### Extrait du document
---------------
Une fable envoûtante sur le pouvoir libérateur des mots racontée par Ryûsuke Hamaguchi et saluée par le Prix du meilleur scénario à Cannes.

Drive My Car

Alors qu’il n’arrive toujours pas à se remettre d’un drame personnel, Yûsuke Kafuku, acteur et metteur en scène de théâtre, accepte de monter Oncle Vania dans un festival, à Hiroshima. Il y fait la connaissance de Misaki, une jeune femme réservée qu’on lui a assignée pour conduire sa voiture sur les trajets du festival à son lieu de résidence, distants d’une heure de route. Au fil des jours, la sincérité croissante de leurs échanges les oblige à faire face à leur passé.

Drive My Car (Doraibu mai kâ), récompensé en 2021 à Cannes par le Prix du meilleur scénario, est une libre adaptation d’une courte histoire, sur une cinquantaine de pages, extraite d’un recueil de sept nouvelles publié par Haruki Murakami en 2014, édité en France sous le titre Des hommes sans femmes (Belfond, 2017).

Ancien élève de Kiyoshi Kurosawa, le scénariste et réalisateur Ryûsuke Hamaguchi, né en 1978, fut repéré par Senses (Happî awâ), sélectionné en 2015 à Locarno, un ambitieux récit sur plus de cinq heures du parcours émotionnel de quatre femmes, puis par Asako I & II (Netemo sametemo), sélectionné à Cannes en 2018, une bien étrange histoire d’amour.

Ceux qui survivent continuent de penser aux morts

Le générique de Drive My Car s’affiche après un prologue d’une quarantaine de minutes qui découvre deux Tokyoïtes, Yûsuke Kafuku, acteur et metteur en scène de théâtre, et sa compagne Oto, scénariste de séries télévisées. Tous deux semblent vivre un amour partagé, sans ombres, jusqu’au jour où il la surprend en train de faire l’amour avec un jeune acteur, Kôshi Takatsuki. Yûsuke se retire sans être aperçu, repoussant une explication avec Oto. Cette explication n’aura jamais lieu : en rentrant chez lui un soir, Yûsuke découvre Oto morte subitement d’une hémorragie méningée.

Drive My Car commence alors vraiment, après un elliptique trou noir de deux ans. Yûsuke accepte de monter Oncle Vania de Tchekhov pour le festival de théâtre d’Hiroshima. Parmi les acteurs sélectionnés, figurent Kôshi Takatsuki, une actrice taiwanaise parlant le mandarin et une Coréenne muette parlant la langue des signes.

Yûsuke reste tourmenté par la disparition d’Oto. Les longs moments passés avec Misaki dans l’intimité de la voiture vont, peu à peu, l’inciter à mettre des mots sur sa souffrance, peut-être à tenter de trouver une explication à la conduite d’Oto, de se libérer d’une rancoeur diffuse faite de jalousie et d’un sentiment de culpabilité. Misaki, particulièrement mutique, finira par céder au besoin d’exprimer des pensées refoulées, de révéler un secret qui aurait bien pu rester définitivement enfoui.
---------------
### Liste des enregistrements
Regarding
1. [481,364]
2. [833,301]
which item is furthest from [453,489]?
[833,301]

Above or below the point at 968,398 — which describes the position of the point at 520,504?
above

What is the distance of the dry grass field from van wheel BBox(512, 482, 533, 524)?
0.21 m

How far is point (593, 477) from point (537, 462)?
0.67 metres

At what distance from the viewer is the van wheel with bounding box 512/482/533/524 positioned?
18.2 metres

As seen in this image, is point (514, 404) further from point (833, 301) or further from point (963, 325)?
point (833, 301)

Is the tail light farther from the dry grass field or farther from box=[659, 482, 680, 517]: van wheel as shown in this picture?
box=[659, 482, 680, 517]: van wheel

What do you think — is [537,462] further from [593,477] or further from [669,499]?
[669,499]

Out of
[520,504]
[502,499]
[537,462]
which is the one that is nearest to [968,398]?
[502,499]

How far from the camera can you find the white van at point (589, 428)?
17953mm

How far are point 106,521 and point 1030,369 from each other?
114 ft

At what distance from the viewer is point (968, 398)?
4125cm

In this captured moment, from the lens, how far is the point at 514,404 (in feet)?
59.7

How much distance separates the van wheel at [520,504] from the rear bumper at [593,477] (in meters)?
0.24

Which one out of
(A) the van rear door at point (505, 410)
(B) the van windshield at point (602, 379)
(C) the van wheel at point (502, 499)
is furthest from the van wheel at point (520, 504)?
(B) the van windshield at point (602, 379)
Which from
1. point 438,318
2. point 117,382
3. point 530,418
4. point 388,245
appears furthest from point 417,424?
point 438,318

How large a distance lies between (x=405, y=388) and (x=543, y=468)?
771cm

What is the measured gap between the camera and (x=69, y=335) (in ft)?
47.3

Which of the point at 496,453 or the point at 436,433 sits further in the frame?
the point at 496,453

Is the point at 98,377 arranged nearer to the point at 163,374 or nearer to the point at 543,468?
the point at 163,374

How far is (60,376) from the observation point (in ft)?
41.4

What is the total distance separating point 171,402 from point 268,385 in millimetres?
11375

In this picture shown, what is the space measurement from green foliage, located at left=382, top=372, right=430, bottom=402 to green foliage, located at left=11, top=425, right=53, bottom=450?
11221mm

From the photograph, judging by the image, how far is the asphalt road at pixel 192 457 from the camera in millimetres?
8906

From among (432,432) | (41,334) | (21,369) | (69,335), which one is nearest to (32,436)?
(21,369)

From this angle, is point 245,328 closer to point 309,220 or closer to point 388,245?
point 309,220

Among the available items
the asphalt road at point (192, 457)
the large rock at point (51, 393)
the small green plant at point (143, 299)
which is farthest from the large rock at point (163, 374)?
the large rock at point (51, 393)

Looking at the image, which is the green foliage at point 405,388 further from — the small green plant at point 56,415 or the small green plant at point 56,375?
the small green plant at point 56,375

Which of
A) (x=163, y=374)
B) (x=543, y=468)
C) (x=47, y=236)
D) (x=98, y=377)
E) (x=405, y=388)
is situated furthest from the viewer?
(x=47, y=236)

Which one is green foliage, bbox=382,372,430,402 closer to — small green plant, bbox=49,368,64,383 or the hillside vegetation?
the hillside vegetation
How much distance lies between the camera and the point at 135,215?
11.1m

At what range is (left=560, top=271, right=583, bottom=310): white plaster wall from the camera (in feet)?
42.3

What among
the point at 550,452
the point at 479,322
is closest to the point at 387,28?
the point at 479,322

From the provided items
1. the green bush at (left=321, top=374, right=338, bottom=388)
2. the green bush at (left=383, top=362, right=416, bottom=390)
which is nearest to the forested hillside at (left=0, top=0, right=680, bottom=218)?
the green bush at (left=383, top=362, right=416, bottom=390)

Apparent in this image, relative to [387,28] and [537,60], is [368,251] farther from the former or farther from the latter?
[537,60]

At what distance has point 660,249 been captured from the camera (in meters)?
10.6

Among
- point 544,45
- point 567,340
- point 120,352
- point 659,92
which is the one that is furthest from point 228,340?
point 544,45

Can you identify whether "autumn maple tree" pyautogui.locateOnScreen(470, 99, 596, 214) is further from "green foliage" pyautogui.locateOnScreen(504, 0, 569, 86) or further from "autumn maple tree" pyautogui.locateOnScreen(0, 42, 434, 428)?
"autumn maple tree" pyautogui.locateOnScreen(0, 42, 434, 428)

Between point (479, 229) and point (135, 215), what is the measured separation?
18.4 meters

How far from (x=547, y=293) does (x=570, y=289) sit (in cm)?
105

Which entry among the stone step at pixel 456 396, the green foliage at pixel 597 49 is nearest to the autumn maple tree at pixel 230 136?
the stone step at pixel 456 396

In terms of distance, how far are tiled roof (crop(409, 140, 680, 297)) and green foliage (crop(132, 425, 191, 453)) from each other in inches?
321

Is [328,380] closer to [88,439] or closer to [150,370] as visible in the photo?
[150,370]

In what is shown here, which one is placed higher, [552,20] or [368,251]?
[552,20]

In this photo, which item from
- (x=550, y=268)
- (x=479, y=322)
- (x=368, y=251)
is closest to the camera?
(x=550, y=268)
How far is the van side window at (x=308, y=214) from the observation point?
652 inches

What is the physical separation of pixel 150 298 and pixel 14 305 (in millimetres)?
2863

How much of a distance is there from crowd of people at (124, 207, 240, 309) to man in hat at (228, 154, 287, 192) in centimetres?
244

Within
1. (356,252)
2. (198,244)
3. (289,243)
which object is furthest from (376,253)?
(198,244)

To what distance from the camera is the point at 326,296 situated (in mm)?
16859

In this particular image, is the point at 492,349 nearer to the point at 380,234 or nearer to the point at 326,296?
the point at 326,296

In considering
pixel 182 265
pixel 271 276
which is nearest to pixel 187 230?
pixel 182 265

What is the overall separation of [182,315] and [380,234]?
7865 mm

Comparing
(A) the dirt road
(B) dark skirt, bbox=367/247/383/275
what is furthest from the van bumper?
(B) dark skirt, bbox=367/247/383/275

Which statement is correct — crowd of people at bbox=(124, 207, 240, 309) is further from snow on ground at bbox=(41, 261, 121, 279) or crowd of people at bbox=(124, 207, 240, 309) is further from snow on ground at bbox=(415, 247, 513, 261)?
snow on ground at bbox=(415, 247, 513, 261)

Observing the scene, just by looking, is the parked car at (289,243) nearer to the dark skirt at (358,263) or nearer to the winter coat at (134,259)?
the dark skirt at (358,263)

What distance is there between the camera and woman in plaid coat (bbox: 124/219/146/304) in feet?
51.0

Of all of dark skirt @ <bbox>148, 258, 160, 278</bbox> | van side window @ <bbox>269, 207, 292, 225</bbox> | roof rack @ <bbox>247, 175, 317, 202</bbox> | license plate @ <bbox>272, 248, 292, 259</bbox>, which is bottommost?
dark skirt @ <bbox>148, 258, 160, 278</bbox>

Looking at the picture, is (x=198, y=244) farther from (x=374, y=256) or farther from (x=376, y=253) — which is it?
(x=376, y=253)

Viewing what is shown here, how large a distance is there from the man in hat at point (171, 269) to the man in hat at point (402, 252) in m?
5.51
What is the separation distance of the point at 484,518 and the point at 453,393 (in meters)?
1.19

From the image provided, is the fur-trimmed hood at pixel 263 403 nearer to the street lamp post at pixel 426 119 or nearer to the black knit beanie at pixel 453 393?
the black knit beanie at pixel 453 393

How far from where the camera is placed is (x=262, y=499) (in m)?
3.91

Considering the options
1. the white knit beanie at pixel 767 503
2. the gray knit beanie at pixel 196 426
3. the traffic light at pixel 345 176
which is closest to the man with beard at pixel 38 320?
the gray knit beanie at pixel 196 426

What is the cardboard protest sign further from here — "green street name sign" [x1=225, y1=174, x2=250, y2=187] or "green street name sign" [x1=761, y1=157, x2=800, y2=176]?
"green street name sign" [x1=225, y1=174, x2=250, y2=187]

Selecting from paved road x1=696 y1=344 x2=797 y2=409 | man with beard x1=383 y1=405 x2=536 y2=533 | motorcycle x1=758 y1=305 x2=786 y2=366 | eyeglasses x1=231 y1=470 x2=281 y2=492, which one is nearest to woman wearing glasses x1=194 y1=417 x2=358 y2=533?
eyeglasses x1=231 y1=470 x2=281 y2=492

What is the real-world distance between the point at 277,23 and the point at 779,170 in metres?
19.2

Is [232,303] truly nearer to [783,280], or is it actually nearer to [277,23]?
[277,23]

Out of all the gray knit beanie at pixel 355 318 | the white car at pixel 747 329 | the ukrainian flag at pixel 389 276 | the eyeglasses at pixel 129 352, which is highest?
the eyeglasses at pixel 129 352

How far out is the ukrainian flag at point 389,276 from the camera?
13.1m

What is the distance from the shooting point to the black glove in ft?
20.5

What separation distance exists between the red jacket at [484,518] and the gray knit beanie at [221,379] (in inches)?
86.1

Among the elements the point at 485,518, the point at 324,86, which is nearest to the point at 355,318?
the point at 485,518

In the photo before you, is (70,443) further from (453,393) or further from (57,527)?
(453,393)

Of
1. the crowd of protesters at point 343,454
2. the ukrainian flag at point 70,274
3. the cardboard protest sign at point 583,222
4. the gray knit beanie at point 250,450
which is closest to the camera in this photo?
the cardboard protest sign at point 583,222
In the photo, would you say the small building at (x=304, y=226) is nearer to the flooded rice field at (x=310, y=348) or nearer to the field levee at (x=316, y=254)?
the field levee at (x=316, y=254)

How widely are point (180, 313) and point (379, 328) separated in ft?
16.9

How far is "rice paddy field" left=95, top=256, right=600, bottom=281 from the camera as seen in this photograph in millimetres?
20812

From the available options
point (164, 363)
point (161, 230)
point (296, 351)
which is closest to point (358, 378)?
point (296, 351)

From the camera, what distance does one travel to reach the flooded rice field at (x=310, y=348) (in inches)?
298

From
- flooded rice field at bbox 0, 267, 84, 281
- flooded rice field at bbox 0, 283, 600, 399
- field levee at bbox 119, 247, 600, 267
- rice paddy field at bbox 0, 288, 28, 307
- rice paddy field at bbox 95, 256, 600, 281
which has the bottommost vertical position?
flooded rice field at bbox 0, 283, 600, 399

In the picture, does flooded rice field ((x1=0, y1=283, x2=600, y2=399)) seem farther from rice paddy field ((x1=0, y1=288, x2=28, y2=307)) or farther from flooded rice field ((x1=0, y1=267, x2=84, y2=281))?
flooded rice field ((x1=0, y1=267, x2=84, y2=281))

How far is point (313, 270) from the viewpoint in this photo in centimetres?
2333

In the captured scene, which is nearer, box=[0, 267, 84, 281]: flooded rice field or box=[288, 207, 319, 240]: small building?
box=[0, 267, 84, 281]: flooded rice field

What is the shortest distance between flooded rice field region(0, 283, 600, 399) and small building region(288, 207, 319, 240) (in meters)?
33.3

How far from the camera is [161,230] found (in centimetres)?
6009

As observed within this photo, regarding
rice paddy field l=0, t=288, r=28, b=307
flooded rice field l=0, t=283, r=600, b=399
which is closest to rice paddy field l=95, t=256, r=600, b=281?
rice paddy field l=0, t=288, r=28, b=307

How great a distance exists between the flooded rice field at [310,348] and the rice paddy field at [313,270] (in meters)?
---------------
### Consignes
1) Donnez le nombre de lignes des enregistrements qui contiennent la chaîne "closer", en respectant la casse. Répondez par ce nombre seul.
2) Rédigez la suite du texte sur le film Drive My Car, en partant de sa dernière phrase.

### Réponses
1) 3

2)
Drive My Car est si intelligemment réalisé qu’on ne ressent jamais de temps morts au long des trois heures du récit. Le film tire aussi une partie du charme qu’il opère de la confrontation entre Hidetoshi Nishijima, l’interprète de Yûsuke (célèbre au Japon, employé dans cinq de ses films par Kiyoshi Kurosawa) avec une jeune actrice connue pour sa contribution à une quarantaine de séries, Tôko Miura, dans son interprétation tout en retenue de Misaki. L’ambiguïté de deux autres personnages, Oto et Kôshi Takatsuki, ajoute un trouble subtil à un récit échappant à tous les clichés.

On attend avec impatience l’édition vidéo de Contes du hasard et autres fantaisies (Gûzen to sôzô), un autre film récent de Ryûsuke Hamaguchi, salué par Grand prix du jury à la Berlinale de 2021.

Drive My Car

Présentation - 3,5 / 5

Drive My Car (179 minutes) et son supplément (21 minutes) tiennent sur un Blu-ray BD-50 logé dans un boîtier blanc, glissé dans un fourreau reproduisant l’affiche du film.

Le menu animé et musical propose le film dans sa version originale, en japonais, avec sous-titres optionnels, et le choix entre deux formats audio, DTS-HD Master Audio 5.1 ou stéréo, et dans un doublage en français DTS-HD MA stéréo.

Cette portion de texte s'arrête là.